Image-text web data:
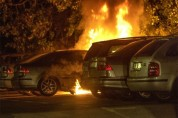 Շվեդիայում այս գիշեր տասնյակ ավտոմեքենաներ են այրվել անհայտ պատճառով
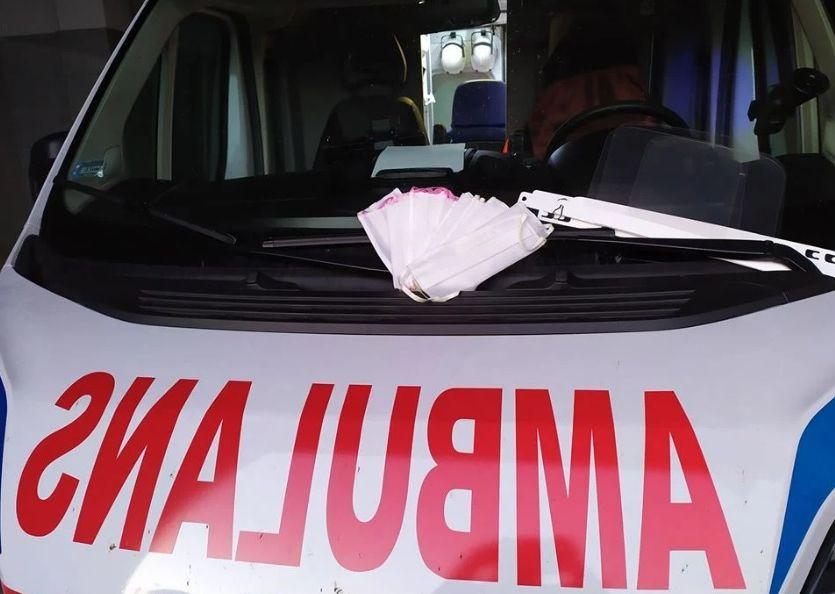 Mężczyzna uderzony przez wózek wyrzucony z okna kamienicy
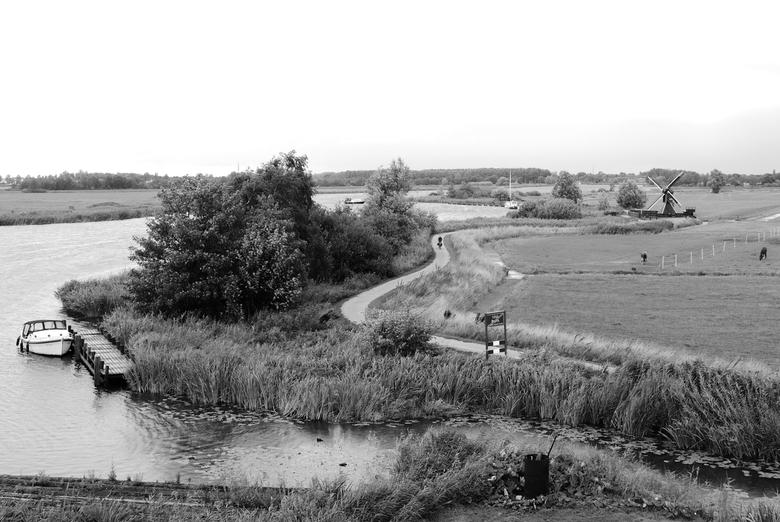 Ontzettend Hollands - Friesland - Typisch Hollands plaatje: water, kanalen, pleziervaart, molens, boerderij dieren, weggetjes, en natuurlijk fietsers!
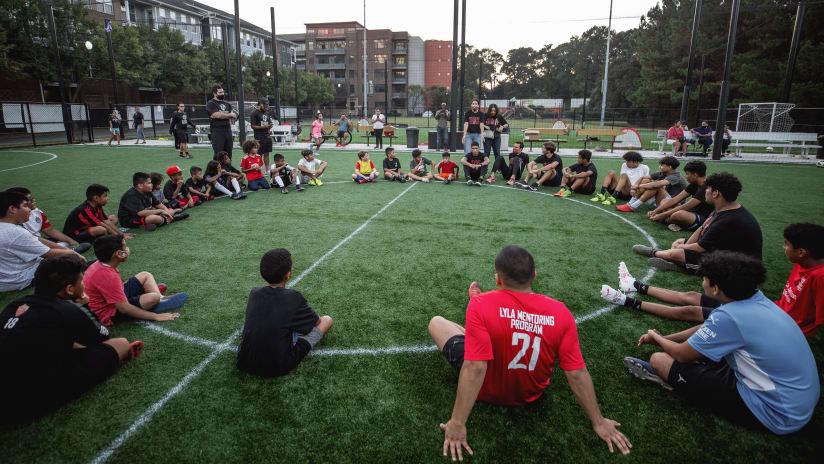 Atlanta United Players Santiago Sosa, Erick Torres, Erik Lopez Surprise Students During Soccer In The Streets Practice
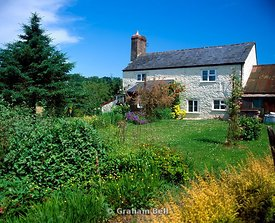 cottage besides wye valley walk between hereford and ross on wye herefordshire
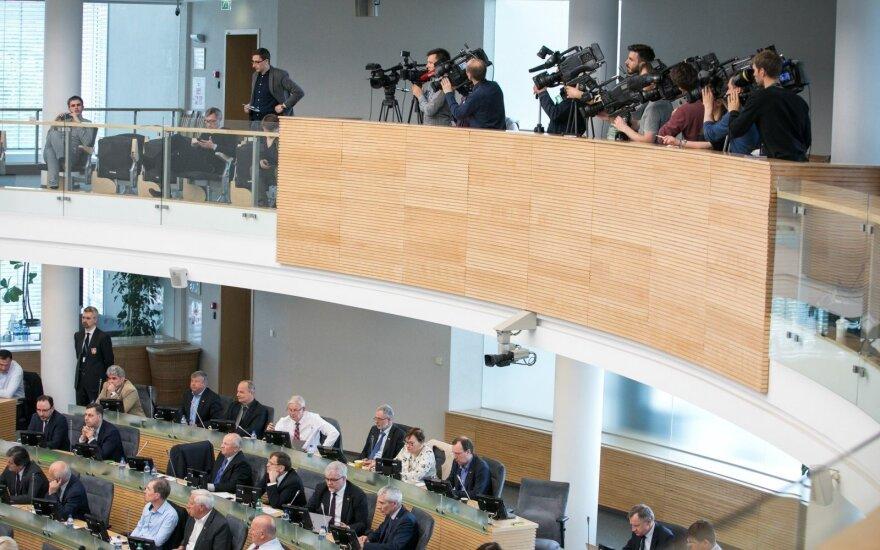 Seimas nebalsuos, ar leisti savivaldybių įmonėms toliau teikti labdarą ir paramą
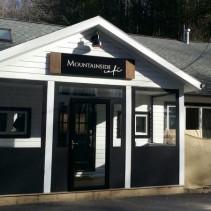 Vestibule at Mountainside Café Canaan CT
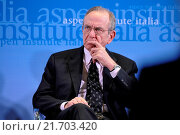 Купить «Italian Minister of Economy and Finance Pier Carlo Padoan during the meeting Italy and the UK addressing global challenges in a reformed EU, organizated...», фото № 21703420, снято 3 февраля 2016 г. (c) age Fotostock / Фотобанк Лори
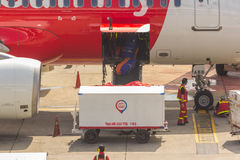 L'ufficiale sta caricando i bagagli Immagine Stock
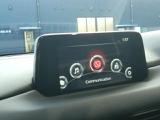 ナビやオーディオ機能以外に車両のモニタリングや設定ができるマツダコネクト。
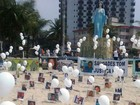 Fotos de vítimas da violência são fixadas nas areias de Praia Grande, SP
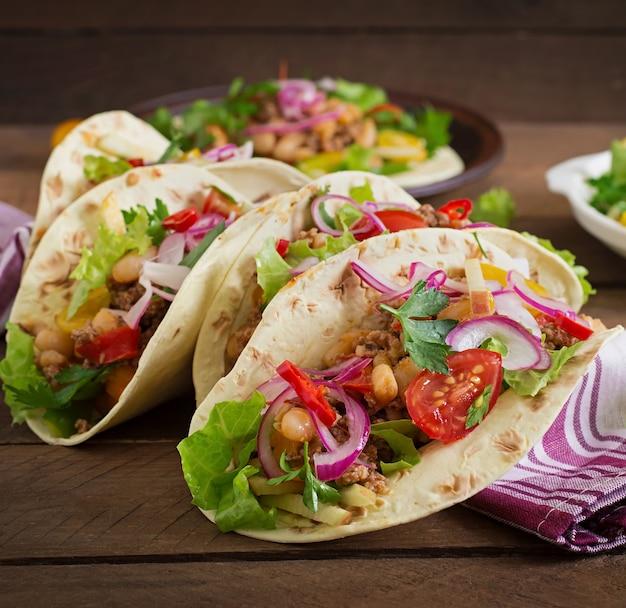 Mexikanische tacos mit fleisch, bohnen und salsa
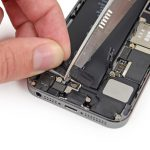 با قیچی یا هر ابزار دیگری که دم دستتان است، وسط چسب نگهدارنده باتری آیفون SE را برش دهید تا چسب به دو قسمت تقسیم شود.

**ASSIGNMENT**
The records above need to be copied exactly, though not their pictures.

**REPLY**
 Շվեդիայում այս գիշեր տասնյակ ավտոմեքենաներ են այրվել անհայտ պատճառով
 Mężczyzna uderzony przez wózek wyrzucony z okna kamienicy
 Ontzettend Hollands - Friesland - Typisch Hollands plaatje: water, kanalen, pleziervaart, molens, boerderij dieren, weggetjes, en natuurlijk fietsers!
 Atlanta United Players Santiago Sosa, Erick Torres, Erik Lopez Surprise Students During Soccer In The Streets Practice
 cottage besides wye valley walk between hereford and ross on wye herefordshire
 Seimas nebalsuos, ar leisti savivaldybių įmonėms toliau teikti labdarą ir paramą
 Vestibule at Mountainside Café Canaan CT
 Купить «Italian Minister of Economy and Finance Pier Carlo Padoan during the meeting Italy and the UK addressing global challenges in a reformed EU, organizated...», фото № 21703420, снято 3 февраля 2016 г. (c) age Fotostock / Фотобанк Лори
 L'ufficiale sta caricando i bagagli Immagine Stock
 ナビやオーディオ機能以外に車両のモニタリングや設定ができるマツダコネクト。
 Fotos de vítimas da violência são fixadas nas areias de Praia Grande, SP
 Mexikanische tacos mit fleisch, bohnen und salsa
 با قیچی یا هر ابزار دیگری که دم دستتان است، وسط چسب نگهدارنده باتری آیفون SE را برش دهید تا چسب به دو قسمت تقسیم شود.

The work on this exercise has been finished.